30 May 2019: All 17 lenders to GMR Chhattisgarh Energy have approved Adani Power’s bid for the 1,370 megawatt (MW) pulverised coal-fired plant in Raipur, a senior official at the Power Finance Corporation (PFC) told reporters on Wednesday. He said KSK Mahanadi, another stressed project for which Adani had earlier put in a bid, will be heading back to the National Company Law Tribunal (NCLT) for a fresh insolvency procedure.
Rajeev Sharma, chairman and managing director of PFC, said his company is expecting a recovery of close to 50% from GMR Chhattisgarh, against which it has already provided 51%. “I am confident that within the next one month or maximum two months, we should be able to recover 50% from this project,” he said.
PFC’s exposure to GMR Chhattisgarh is about Rs 1,000 crore.
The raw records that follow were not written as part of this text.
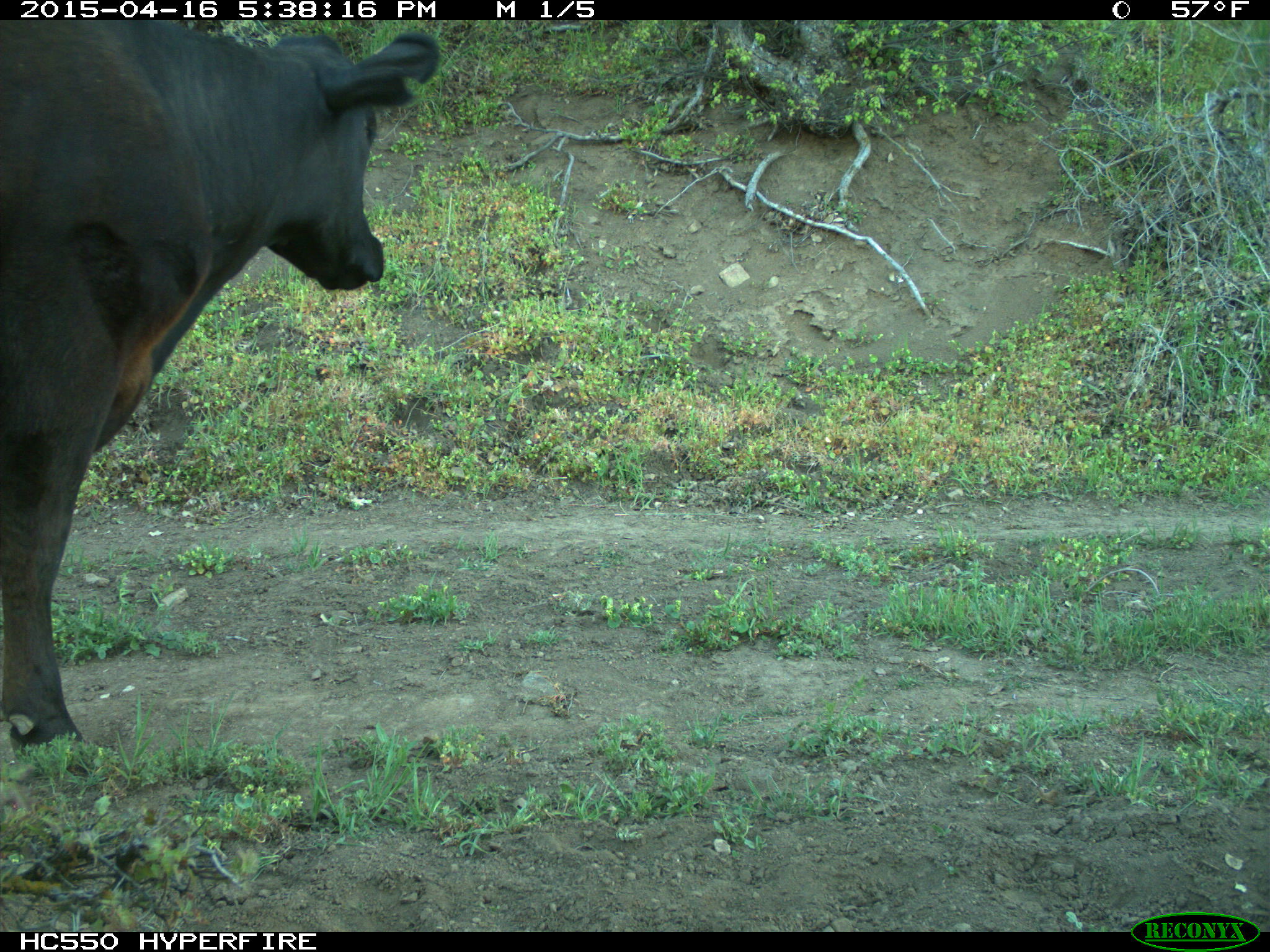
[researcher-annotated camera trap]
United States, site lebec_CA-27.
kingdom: Animalia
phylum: Chordata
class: Mammalia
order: Artiodactyla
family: Bovidae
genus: Bos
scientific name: Bos taurus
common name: domestic cow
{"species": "Bos taurus (domestic cow)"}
The power project’s total outstanding debt stood at Rs 8,800 crore at the end of FY18, according to its parent firm GMR Infrastructure’s annual report for the year.
As for KSK Mahanadi, lenders have decided to approach the insolvency tribunal a second time after Adani Power withdrew its bid for the project. Earlier, the project had been referred to the NCLT when lenders were unable to resolve it by other means over the six-month period between March 1, 2018 and August 27, 2018, as stipulated by the Reserve Bank of India’s (RBI) February 12, 2018 circular.
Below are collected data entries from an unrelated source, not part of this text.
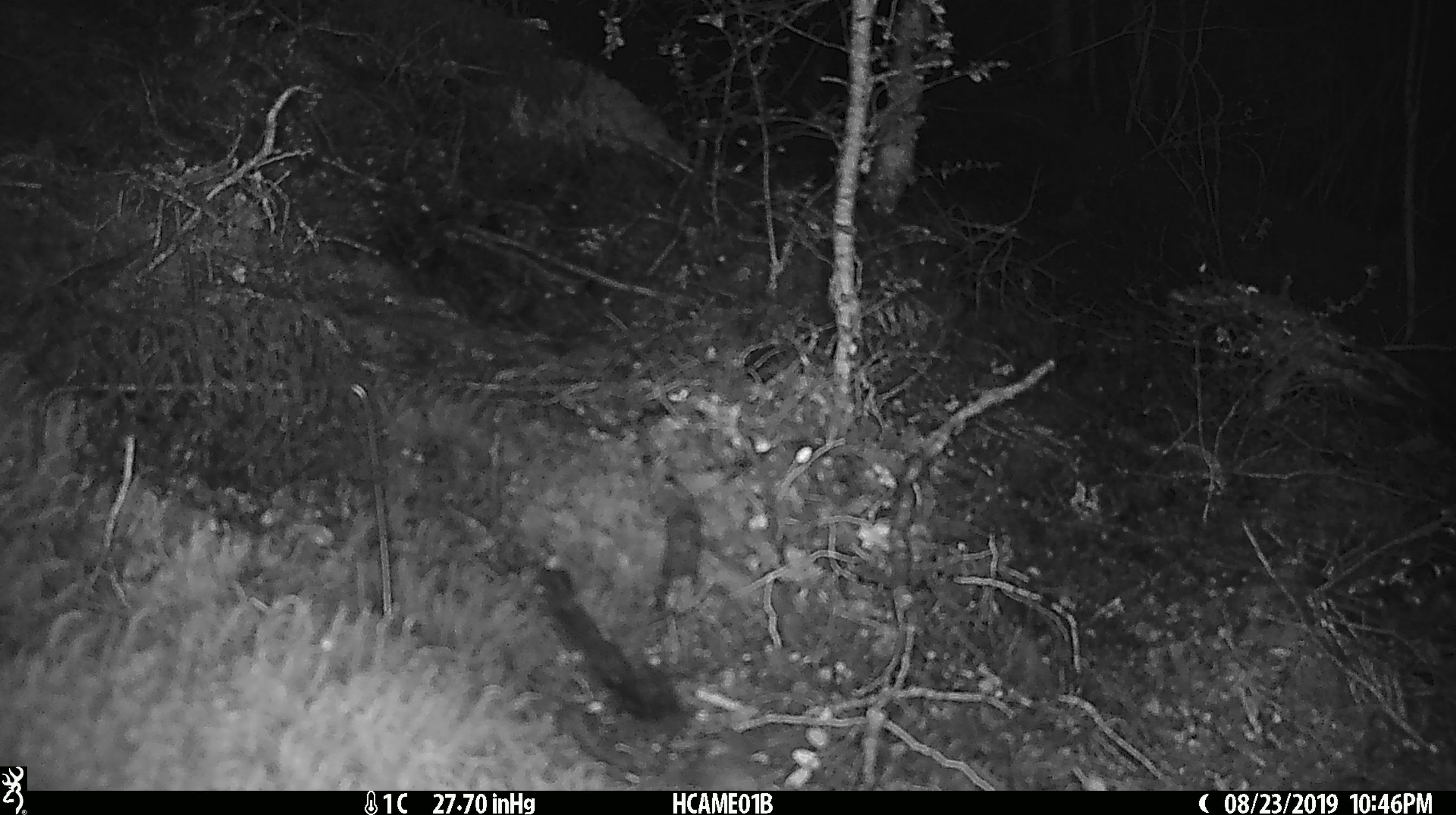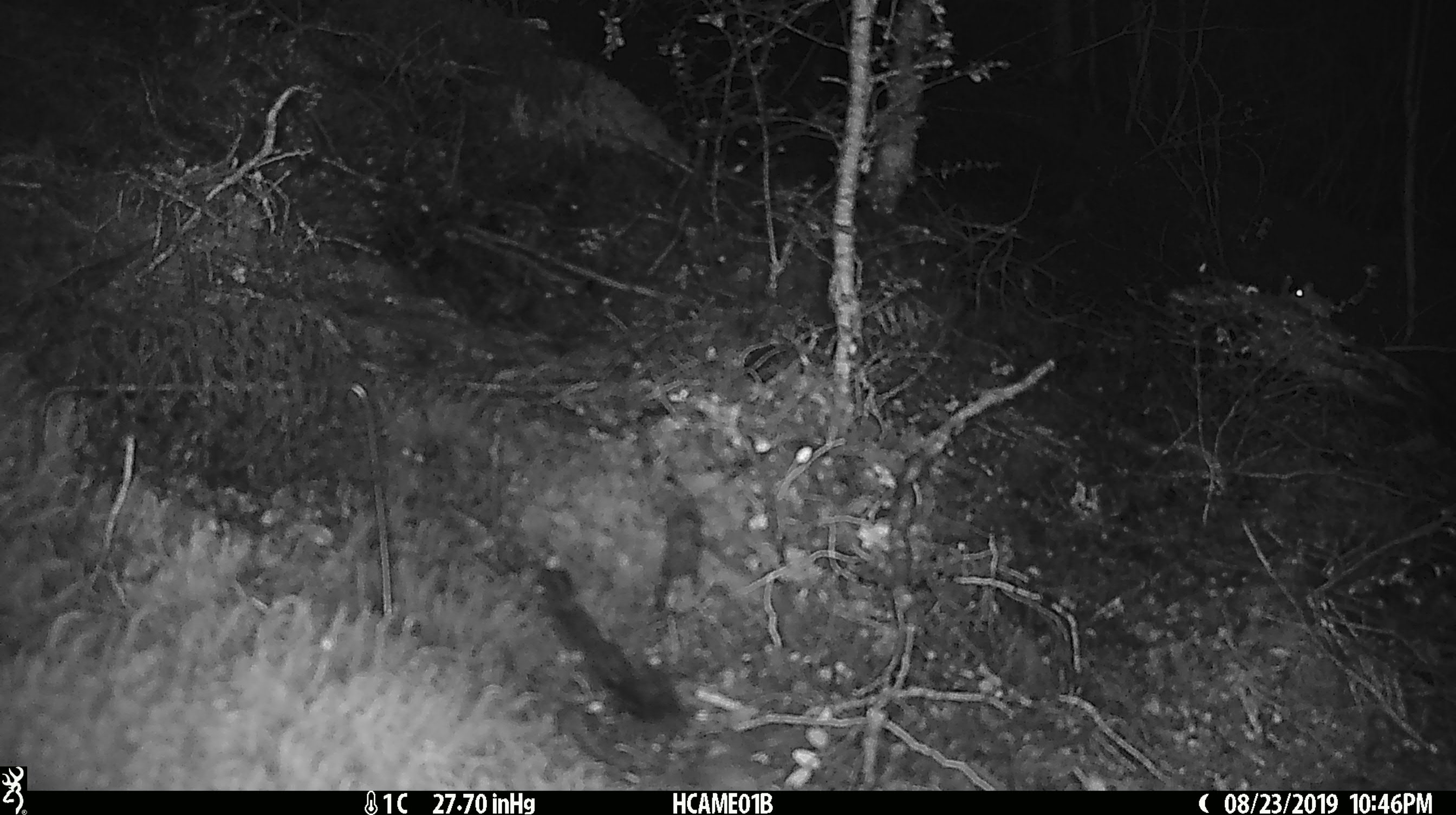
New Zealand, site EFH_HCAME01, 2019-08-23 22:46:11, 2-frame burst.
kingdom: Animalia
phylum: Chordata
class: Mammalia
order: Rodentia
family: Muridae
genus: Mus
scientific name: Mus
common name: mouse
Mouse (Mus).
On April 2, 2019, the Supreme Court struck down the February 12 circular as ultra vires. As a result, lenders withdrew insolvency petitions against three power projects, including KSK Mahanadi, which owes its lenders more than Rs 16,000 crore.
The other two projects — Rattan India Amravati and Rattan India Nasik — are close to resolution, Sharma observed. For Rattan India Nasik, the Maharashtra Electricity Regulatory Commission has given its approval for operationalising a 507-MW power purchase agreement (PPA) with Maharashtra discom.
The resolution plan will be finalised after the operationalisation of the PPA. For Rattan India Amravati, the PFC has received a revised one-time settlement proposal and the company is in discussion and negotiating with the borrower. “In Rattan India Amravati, we are expecting almost 50% recovery. We understand that this will be a faster and better route outside the NCLT,” Sharma said.
Another stressed asset, GVK Ratle, where the PFC had an exposure of `800 crore, has been upgraded to the standard category from the non-performing asset (NPA) category in the quarter ended March 2019. The borrower has been servicing its dues for the past one year and the PFC has reversed provisions worth Rs 650 crore in this account.
PFC expects 100% recovery of the principal amount in the accounts of Dans Energy, Shiga Energy and Essar Transmission, to which it has an aggregate exposure of Rs 1,400 crore and against which it holds provisions to the tune of 11%.